Creates a numpy image dataset from the given folder and parameters.

The image dataset are 4-dimensional (N, H, W, C) numpy array where (H, W) is the image size, C the number of channels. The arrays contain np.uint8 values between 0 and 255.

Parameters
  • folder (Path) – The folder containing the dataset. The folder should contain, for each classes, a subfolder with only images inside.

  • image_size (Optional[Tuple[int, int]]) – The size of the image, or None to not resize images. None is only supported if all the images already have the same size.

  • train_split (Union[float, Tuple[float, float]]) – One or two float values. If a single value is specified, two datasets will be returned, one for training (using a percentage train_split of data) and one for testing. If two values are specified, three datasets will be returned: a training dataset, a validation dataset and a testing dataset.

Spatial data with pictures:
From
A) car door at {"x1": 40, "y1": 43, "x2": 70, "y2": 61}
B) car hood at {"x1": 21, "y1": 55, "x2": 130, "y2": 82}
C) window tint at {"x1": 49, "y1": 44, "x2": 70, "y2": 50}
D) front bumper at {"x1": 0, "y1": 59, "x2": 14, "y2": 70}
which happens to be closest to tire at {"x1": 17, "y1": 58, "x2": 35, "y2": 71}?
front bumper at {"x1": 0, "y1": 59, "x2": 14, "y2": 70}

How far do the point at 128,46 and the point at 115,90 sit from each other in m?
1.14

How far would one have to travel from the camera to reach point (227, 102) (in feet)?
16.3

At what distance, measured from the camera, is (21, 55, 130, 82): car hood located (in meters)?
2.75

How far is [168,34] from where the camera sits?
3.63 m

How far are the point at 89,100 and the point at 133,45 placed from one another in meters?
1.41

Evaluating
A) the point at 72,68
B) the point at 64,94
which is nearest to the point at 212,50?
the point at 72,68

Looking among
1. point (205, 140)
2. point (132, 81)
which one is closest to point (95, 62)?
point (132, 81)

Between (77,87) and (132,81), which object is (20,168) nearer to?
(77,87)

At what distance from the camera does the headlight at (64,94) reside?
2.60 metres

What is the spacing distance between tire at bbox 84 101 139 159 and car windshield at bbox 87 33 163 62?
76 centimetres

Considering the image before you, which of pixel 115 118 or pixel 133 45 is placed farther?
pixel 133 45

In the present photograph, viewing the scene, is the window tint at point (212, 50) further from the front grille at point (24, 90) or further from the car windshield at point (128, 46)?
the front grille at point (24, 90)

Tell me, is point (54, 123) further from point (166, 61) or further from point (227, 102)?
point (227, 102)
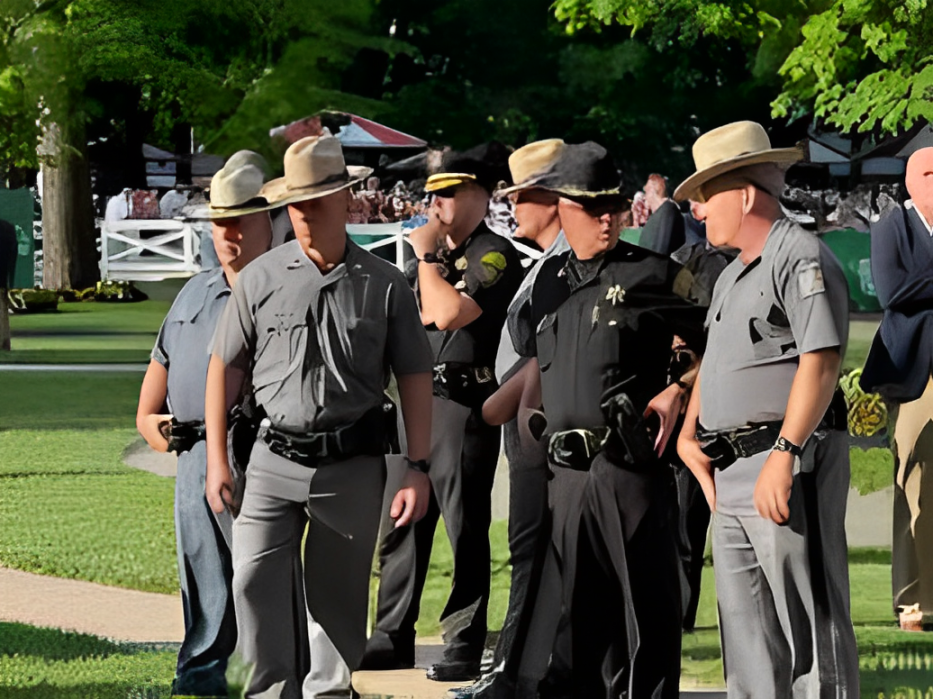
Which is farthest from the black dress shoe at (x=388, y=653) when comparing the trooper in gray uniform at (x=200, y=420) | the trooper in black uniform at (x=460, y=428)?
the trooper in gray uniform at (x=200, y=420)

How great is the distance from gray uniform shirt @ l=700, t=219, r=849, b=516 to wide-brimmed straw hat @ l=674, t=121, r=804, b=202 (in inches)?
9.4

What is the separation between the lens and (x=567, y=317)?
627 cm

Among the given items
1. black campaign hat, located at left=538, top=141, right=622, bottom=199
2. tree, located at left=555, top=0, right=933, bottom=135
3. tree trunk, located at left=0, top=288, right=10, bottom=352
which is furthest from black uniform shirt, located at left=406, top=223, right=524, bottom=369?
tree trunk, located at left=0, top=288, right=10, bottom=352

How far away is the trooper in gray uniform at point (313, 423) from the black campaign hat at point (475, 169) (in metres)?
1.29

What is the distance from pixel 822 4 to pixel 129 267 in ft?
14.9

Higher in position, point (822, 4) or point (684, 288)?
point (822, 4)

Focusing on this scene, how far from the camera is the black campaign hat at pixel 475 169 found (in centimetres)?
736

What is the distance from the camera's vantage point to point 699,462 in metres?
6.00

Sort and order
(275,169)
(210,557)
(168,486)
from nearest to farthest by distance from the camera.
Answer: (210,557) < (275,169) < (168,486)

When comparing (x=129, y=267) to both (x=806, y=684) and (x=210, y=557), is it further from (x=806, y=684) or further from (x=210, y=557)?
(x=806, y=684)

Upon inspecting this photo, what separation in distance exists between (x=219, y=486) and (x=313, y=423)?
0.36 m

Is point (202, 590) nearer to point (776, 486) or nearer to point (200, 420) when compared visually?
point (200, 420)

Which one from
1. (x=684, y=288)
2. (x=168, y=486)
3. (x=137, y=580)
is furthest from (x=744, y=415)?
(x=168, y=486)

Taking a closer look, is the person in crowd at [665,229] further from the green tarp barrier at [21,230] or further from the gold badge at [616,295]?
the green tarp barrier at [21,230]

_Problem statement_.
Say whether each statement agrees with the dataset documentation, answering yes or no and quoting its deciding words. (a) The arrays hold values between 0 and 255. (b) Setting image_size to None works even when the images differ in size. (c) Giving two values for train_split returns two datasets.

_The reply_.
(a) Yes: "The arrays contain np.uint8 values between 0 and 255."
(b) No: "None is only supported if all the images already have the same size."
(c) No: "If two values are specified, three datasets will be returned"